- 2 tsp extra-virgin olive oil
- 1 small onion, finely chopped
- 3 garlic cloves, minced
- 3 pepperoncini (from a jar), minced
- 1/4 tsp salt
- 1/8 tsp freshly ground black pepper
- 8 oz. whole-wheat penne pasta
- 1 large zucchini, shredded
- 2 oz reduced-fat goat cheese, crumbled (1/3 cup)
- 1 cup cherry or grape tomatoes, halved
- 1/4 cup chopped fresh basil
Makes 4 (1 1/2 cup) Servings
- In a large skillet, heat 1 teaspoon of the oil over medium-high heat. Add onion and garlic, reduce heat to medium, and cook, stirring frequently, until onion is softened, 3-4 minutes. Add remaining 1 teaspoon oil, pepperoncini, salt and pepper. Reduce heat to low and conmtinue cooking, stirring occasionally, for 2-3 minutes to flavor the oil. Remove from the heat and keep warm.
- Bring a large pot of lightly salted water to a boil. Cook pasta according to package directions until al dente. Reserving 2 tablespoons of pasta cooking liquid, drain pasta.

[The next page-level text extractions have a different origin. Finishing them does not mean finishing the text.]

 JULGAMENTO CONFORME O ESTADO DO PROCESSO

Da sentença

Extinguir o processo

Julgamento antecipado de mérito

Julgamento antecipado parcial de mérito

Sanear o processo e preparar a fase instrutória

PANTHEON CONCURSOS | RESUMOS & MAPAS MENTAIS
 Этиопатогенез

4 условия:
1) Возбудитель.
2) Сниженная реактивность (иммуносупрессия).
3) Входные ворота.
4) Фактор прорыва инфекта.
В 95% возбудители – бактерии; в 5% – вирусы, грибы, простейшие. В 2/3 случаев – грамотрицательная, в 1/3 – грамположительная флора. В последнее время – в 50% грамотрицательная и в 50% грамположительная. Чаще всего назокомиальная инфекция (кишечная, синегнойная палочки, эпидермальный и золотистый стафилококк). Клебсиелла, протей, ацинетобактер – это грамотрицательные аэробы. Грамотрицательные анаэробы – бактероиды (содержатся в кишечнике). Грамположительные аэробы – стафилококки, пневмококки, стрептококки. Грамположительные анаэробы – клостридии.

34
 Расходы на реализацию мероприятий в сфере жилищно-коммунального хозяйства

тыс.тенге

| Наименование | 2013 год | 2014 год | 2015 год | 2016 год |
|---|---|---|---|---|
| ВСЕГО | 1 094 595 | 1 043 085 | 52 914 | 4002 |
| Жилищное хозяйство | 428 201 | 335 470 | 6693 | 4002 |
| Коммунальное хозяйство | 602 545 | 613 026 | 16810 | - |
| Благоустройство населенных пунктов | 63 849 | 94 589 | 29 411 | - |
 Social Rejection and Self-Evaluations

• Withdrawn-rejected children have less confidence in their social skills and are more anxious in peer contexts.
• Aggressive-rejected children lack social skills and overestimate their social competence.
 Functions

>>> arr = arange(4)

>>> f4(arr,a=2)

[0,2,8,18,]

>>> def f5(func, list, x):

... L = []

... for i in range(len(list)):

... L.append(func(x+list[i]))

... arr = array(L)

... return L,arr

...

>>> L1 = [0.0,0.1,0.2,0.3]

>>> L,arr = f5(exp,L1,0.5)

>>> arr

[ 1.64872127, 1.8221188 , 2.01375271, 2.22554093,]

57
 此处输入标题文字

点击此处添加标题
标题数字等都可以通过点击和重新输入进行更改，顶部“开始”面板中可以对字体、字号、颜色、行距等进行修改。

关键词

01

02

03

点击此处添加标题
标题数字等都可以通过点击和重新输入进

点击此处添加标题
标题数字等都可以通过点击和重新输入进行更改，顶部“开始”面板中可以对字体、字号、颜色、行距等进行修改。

- Add pasta, reserved pasta cooking liquid, zucchini, cheese, tomatoes and basil to skillet; toss to combine. Cook over medium heat until pasta is just heated through and cheese is melted, 1-2 minutes. Season with additional pepper to taste and serve warm.
WW POINTS VALUE: 5 pts
Note: This recipe appears in the South Beach Diet Taste of Summer Cookbook. This is what summer comfort food should taste like. This dish totally hit the spot earlier this evening because it was colorful an-d filling and it tasted like what Italy in the summer should taste like-cool, comforting, savory. Zucchini, cherry and grape tomatoes and fresh basil are in season and this pasta dish makes a great dish for an outdoor gathering. You can also use oregano, parsley or any other Italian herb with the basil to make this pasta dish even more delicious.